══ Provided data

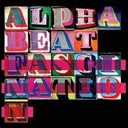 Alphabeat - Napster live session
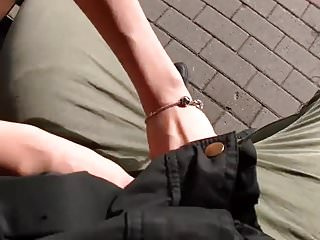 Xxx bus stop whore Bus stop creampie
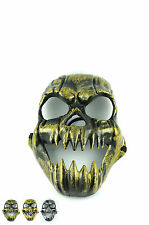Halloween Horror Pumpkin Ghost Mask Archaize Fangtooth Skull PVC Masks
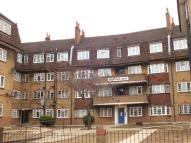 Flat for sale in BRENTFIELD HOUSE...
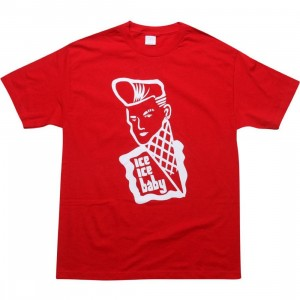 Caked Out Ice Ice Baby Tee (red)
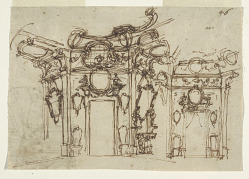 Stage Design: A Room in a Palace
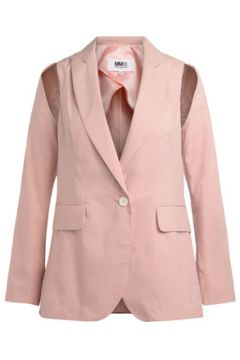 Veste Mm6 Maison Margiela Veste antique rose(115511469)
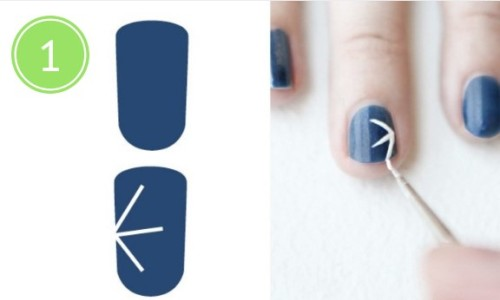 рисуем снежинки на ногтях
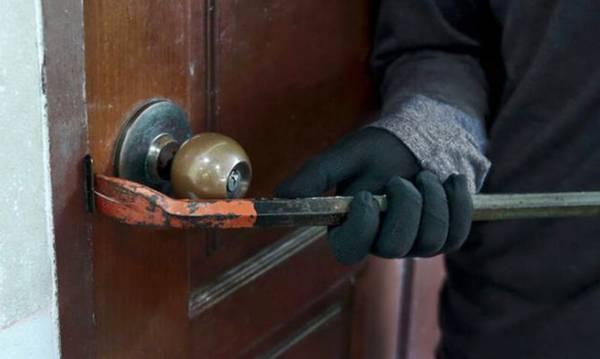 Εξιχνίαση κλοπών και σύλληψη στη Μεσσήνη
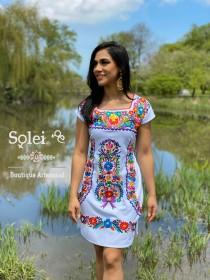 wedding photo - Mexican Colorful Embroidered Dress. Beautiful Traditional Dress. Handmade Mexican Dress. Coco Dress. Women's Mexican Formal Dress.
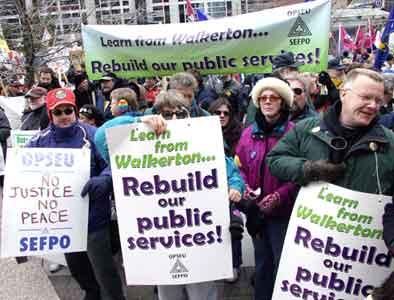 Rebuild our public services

════
══ Provided data

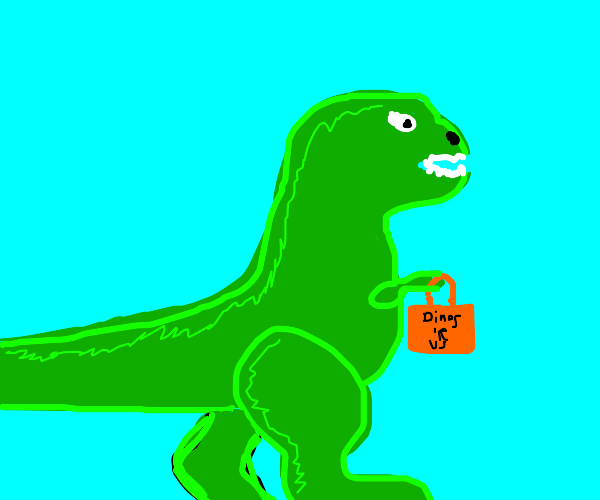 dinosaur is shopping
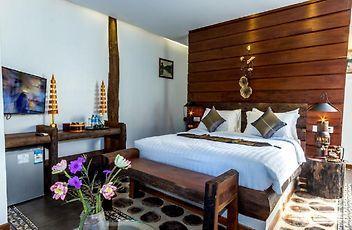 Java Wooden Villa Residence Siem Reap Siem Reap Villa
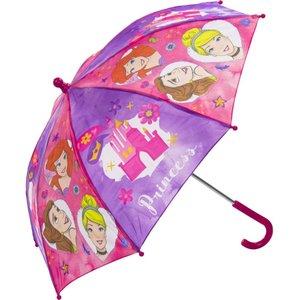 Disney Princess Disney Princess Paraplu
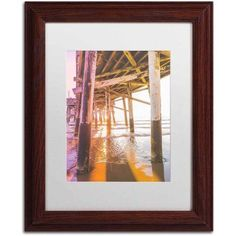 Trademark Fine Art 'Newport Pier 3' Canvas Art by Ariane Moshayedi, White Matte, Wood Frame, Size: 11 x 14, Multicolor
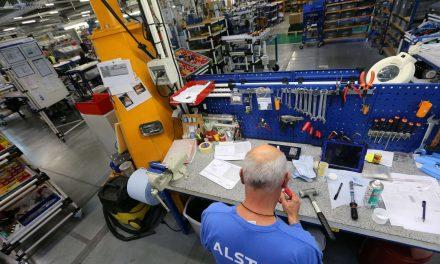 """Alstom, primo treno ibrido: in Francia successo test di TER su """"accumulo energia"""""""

════
══ Provided data

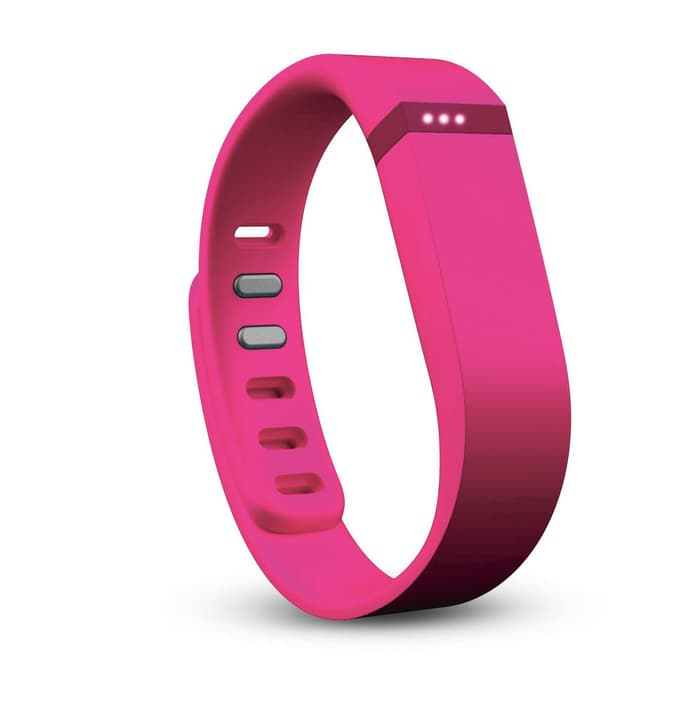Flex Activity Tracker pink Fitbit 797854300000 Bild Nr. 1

════

→ **Description of the task**
Reproduce word for word, with pictures dropped, only the part of the material above that opens with the line containing "Caked Out Ice Ice Baby Tee (red)" and closes with the line containing "Rebuild our public services".

→ **Exercise response**
 Caked Out Ice Ice Baby Tee (red)
 Stage Design: A Room in a Palace
 Veste Mm6 Maison Margiela Veste antique rose(115511469)
 рисуем снежинки на ногтях
 Εξιχνίαση κλοπών και σύλληψη στη Μεσσήνη
 wedding photo - Mexican Colorful Embroidered Dress. Beautiful Traditional Dress. Handmade Mexican Dress. Coco Dress. Women's Mexican Formal Dress.
 Rebuild our public services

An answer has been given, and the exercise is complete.